これは何度か見ていて、偏屈な盲目の退役軍人とアルバイトでその面倒を見る名門校に入った

公費支給の苦学生という到底面白い展開など望めない設定から最後は名場面として残る演説で

苦境を脱するという見終わってほんわりした気分になれる映画なのです。

 

アクションもハイテクもビジュアルエフェクトもないという俳優の演技力が問われる設定で

そのセリフ回しや独特の台詞でその場を仕切り自分のペースにしてしまう圧巻の演技には

現代の映画では見られないものがあり、なんでこんなに心に残るのかと見終わってからも

ずっと考えてしまいました。

 

who areという掛け声のような一言で人々の注目と関心を集め、挙動や言動には横柄で

いてそれでも憎めない人を取り込む魅力と迫力があり、何でも自分のペースに持って行くと

いうこういう人物は私の周りにもいたのです。

 

そういう人を見てきていたから余計自分も含めて憧れと人と人の交流とかふれあいの根源的な

ものを考えさせられてしまうのです。

こういう純な映画というのは齢をとり酸いも甘いも色々と世の中を見てきてしまうと簡単に

受け入れて楽しめないという経験はあり、今回も20年を経て見返してがっかりして色褪せてみえたら

いやだなあという危惧はあったのですが、それがまるで外れて逆に鮮烈に以前より深く見れた

感じがしたのです。

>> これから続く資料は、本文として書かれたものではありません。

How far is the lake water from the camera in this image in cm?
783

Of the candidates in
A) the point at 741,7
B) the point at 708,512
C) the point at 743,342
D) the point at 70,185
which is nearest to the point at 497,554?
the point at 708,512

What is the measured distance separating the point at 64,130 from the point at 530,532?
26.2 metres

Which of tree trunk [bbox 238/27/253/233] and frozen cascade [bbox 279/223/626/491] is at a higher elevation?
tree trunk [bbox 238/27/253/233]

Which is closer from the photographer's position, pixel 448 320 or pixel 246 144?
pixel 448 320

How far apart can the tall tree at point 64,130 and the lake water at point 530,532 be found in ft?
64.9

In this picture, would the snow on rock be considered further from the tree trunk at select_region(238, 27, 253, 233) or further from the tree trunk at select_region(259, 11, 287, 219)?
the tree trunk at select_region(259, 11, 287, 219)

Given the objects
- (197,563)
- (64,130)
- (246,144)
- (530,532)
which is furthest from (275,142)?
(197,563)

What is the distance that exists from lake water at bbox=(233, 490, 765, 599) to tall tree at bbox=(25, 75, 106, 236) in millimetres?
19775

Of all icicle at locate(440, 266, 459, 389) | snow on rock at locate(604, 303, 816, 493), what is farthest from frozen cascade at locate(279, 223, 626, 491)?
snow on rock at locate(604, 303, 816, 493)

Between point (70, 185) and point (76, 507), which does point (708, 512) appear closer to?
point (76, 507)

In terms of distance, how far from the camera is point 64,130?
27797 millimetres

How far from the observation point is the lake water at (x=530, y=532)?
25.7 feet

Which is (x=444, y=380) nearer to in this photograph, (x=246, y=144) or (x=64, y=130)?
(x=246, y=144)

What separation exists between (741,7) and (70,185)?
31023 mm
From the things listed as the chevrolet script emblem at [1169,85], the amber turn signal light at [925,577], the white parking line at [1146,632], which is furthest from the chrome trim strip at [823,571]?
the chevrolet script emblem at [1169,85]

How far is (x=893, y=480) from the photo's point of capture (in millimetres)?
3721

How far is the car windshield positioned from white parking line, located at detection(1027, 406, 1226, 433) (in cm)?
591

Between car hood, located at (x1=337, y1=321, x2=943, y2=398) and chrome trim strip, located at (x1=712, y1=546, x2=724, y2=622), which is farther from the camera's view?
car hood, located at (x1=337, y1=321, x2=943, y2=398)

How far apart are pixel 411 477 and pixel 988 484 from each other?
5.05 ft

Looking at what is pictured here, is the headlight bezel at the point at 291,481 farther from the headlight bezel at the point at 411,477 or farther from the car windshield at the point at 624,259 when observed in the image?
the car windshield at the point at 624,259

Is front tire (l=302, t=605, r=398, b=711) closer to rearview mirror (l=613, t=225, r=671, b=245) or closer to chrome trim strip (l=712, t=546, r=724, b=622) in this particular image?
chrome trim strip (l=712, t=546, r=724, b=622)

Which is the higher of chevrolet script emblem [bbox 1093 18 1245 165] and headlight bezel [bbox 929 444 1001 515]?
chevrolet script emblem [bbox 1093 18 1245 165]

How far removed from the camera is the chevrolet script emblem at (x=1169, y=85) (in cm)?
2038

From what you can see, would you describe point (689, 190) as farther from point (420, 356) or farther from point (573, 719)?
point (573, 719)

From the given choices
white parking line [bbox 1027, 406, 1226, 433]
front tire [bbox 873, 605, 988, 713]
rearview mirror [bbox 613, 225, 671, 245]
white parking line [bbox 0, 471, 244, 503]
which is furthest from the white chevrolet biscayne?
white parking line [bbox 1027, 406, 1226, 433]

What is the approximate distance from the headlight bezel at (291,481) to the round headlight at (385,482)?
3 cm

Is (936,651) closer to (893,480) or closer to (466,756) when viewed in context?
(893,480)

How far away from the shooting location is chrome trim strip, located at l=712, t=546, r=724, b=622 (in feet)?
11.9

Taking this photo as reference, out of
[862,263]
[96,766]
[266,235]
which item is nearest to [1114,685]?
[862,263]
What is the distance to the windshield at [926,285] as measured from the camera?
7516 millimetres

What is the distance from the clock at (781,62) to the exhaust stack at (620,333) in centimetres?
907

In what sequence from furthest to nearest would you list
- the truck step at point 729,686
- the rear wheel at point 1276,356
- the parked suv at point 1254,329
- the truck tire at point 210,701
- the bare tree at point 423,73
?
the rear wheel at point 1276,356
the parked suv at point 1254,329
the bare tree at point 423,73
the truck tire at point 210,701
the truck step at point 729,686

それはセントオブウーマンという題になったものが表すようにアルパチーノの

退役軍人が付けている香水の匂いからその人の人となりから容姿や雰囲気までを言い当てるという

特技のような設定に共感覚のようなイメージも重なり、あの魔界のヴァイオリンの時のような

感じで見られたので余計深く見られたのかもしれません。

 

そもそものテーマは全てに絶望しまっくらだという深い絶望と盲目の闇に対して、学生とのふれあいから

生きてみようと思ったそのお返しに彼の審判の席で演説で窮地を救うという行為は一見学生と元軍人の

友情の様にとらえられテーマとしてその感情の交流と感動のスピーチがその成功とともに見る人をほんわりと

させるのかという解ったようでなんとなく納得しないところに二人を呼び止めた教師の香からフランスの香水と

その名前を言い当てその人となりを言い表して見せるシーンでそういう事かというこの物語の主題のセントオブウーマンと

いう題が付いてるわけも納得がいくという構造になっていてやられたという感じにされるのです。

 

この映画の構造は本当に一杯の珈琲の物語に酷似しており、香りから想像される物語と実際に

一口含んだ時の印象から、一口一口また深まる味とその展開と飲み終わり、上ってくる残り香と

後味に今まで感じていた幸せの感じと最初の印象が蘇る香りの印象と全てが一つで珈琲の物語と

なっていることとこの映画の構造が同じであることに思い至るのです。

 

そして今ならこの味と季節によりその物語を合わせてみるとよりその構造を知るものでなければ

成し得ないものを感じるのでした。